━━━ PAGE TEXT ━━━
We completed another year of the Tehillah Hebrew School and once more, as is true every year, our children were our teachers. We gave them the following assignment that was completed over a number of sessions: You are setting up a new community. What five qualities would you like to see? What five qualities would be detrimental to this new community? Each child created their list separately. When we came together for our last class, we asked them to categorize their responses into five positive and five negative groups. They did this task collaboratively.

Here is what emerged.

Positive Values: 

  • Group 1: Include everyone, have a justice system with checks and balances, be nice to other people, spend time with other people, make sure everyone is welcome, be kind to each other, give respect to others, include everyone
  • Group 2: Listen to what people have to say, respect everyone (their thoughts and words), respect the space and people around you, listen to what people have to say, be someone’s friend instead of their enemy, have a sense of responsibility toward one another, democracy
  • Group 3: Be honest, be yourself, trust each other, tell the truth, be truthful and behave in ways you actually believe in, human rights
  • Group 4: Help others, especially if they need help, helping your community, do things to help the environment, contribute to things (like projects), share what you can
  • Group 5: Interact with others, share your thoughts and ideas with others

Before I continue with the things to avoid in a community, I invite you to join me in looking at this week’s Torah portion Naso - elevate (Numbers 4:21 - 7:89). At first glance, it may seem a somewhat disjointed Torah portion, jumping from one thing to the next. But if looked upon through the lens of what creates a working sustainable community, the elements work together in a similar fashion to the elements that our children came to value. The community that is being established seeks to operate in a fashion that is different from those surrounding it. Most other societies that existed then were hierarchical. Although the Israelites did not always succeed, the goal was to create something different. Underpinning it was the understanding that we humans suffer from envy and if we do not have a place to put that envy, it could turn into hate, which can lead to tragic consequences.
━━━ DATA SECTION ━━━
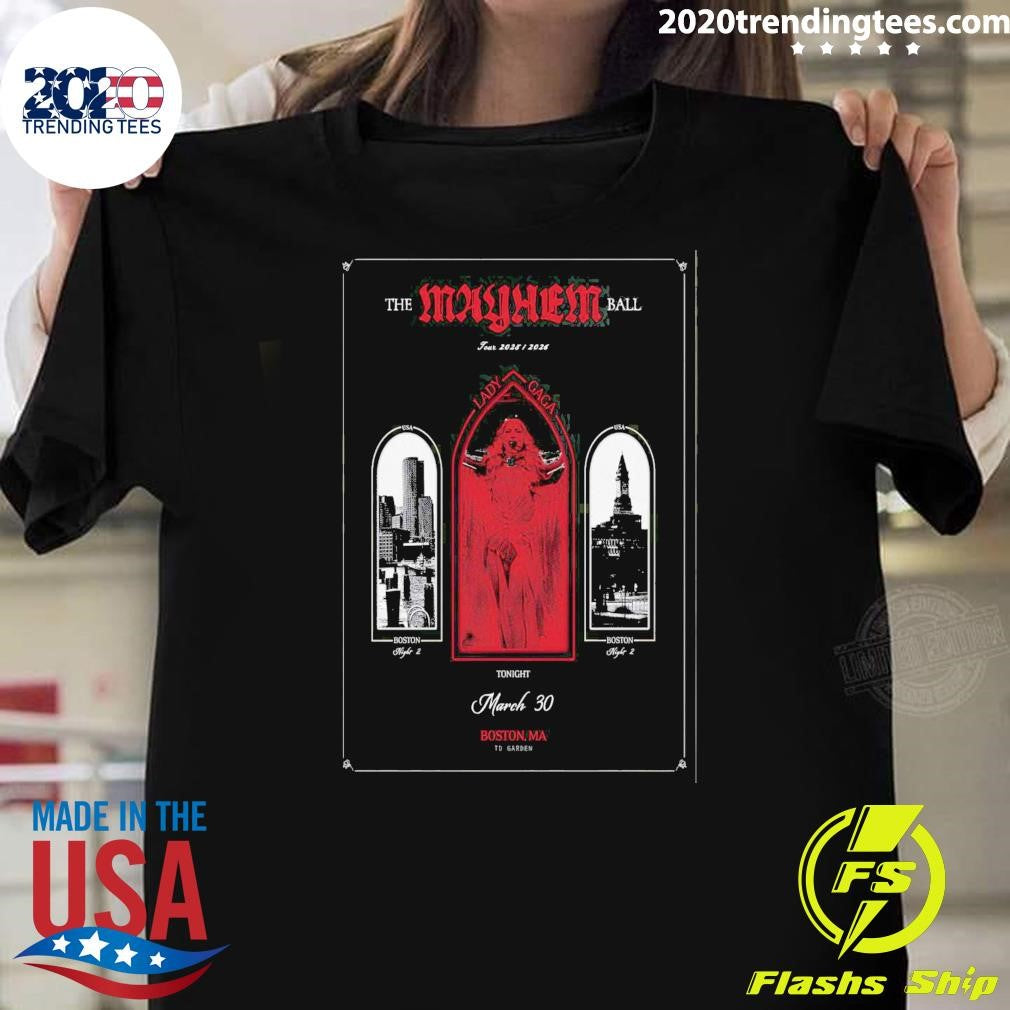Lady Gaga TD Garden In Boston MA March 30 2026 Shirt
━━━
» **PROBLEM**:
Resume the reflection on the Hebrew school exercise and the Torah portion Naso, starting after its last sentence. The material comes from a separate source.

» **OUTPUT FOR THIS TASK**:
The Torah portion addresses this issue in three distinct fashions as there are three issues at play. First. there was the issue that Aaron’s family were to be the priests. What about the rest of the tribe of Levi? We soon read that each of the clans within the tribe were to be assigned roles in the care and transport of the ritual objects as well the Tent of Meeting itself. We all know that being valued for what we can contribute makes a difference.

Then there was the question of how to take care of those who wanted to aspire to higher level of holiness -- the Nazarite. Interestingly, it seems that few if any adhered to the Nazarite restrictions forever (not drinking the fruit of the vine, cutting ones hair or coming into contact with the dead). But it did provide a pathway for those who needed to remove themselves from the everyday, at least for a while.

 Chapter 7 of this Torah portion is incredibly repetitive and somewhat boring, but very important. It highlights each of the tribes by itemizing the offerings of each tribe as the altar is dedicated. Each tribe's offering is identical; it could easily have been summarized. But what the Torah gives us here is the understanding of how important it is to be seen and heard. Our children did not study this text, but they knew this to be true.

They also knew what the destructive elements were for any society. You will see even more repetition here, but it makes a strong point. These are the things that they identified not to do in a community.

Negative Values

  • Group 1. Do not make all of the decisions, do not exclude others, do not have one person make all of the decisions (do not allow for corruption or have laws that promote corruption), no discriminatory laws, do not ignore people, do not be selfish (you should contribute to the needs of the community), do not put yourself first (no repressive laws), do not try to be better than others
  • Group 2. Do not create chaos, do not break rules, do not steal, do not have laws that promote crime, do not break the law
  • Group 3. Do not lie, do not misrepresent the facts to the people, do not lie, do not lie to people
  • Group 4. Do not litter, do not hurt the environment
  • Group 5. Do not insult each other, Do not put yourself first, do not talk over people, do not make fun of people, do not disrespect others, do not manipulate others, do not take advantage of others


Once more, our children served as our teachers. Wendy Levinson and I are so grateful for the opportunity to learn from them. This Torah portion also contains the priestly blessing and this is our wish for you and those you love as we enter this Shabbat.

May God bless you and keep you.
May the light of God’s Face shine upon you and be gracious to you.
May God’s Face be lifted upon you and grant you peace.

(Numbers 6:22-26)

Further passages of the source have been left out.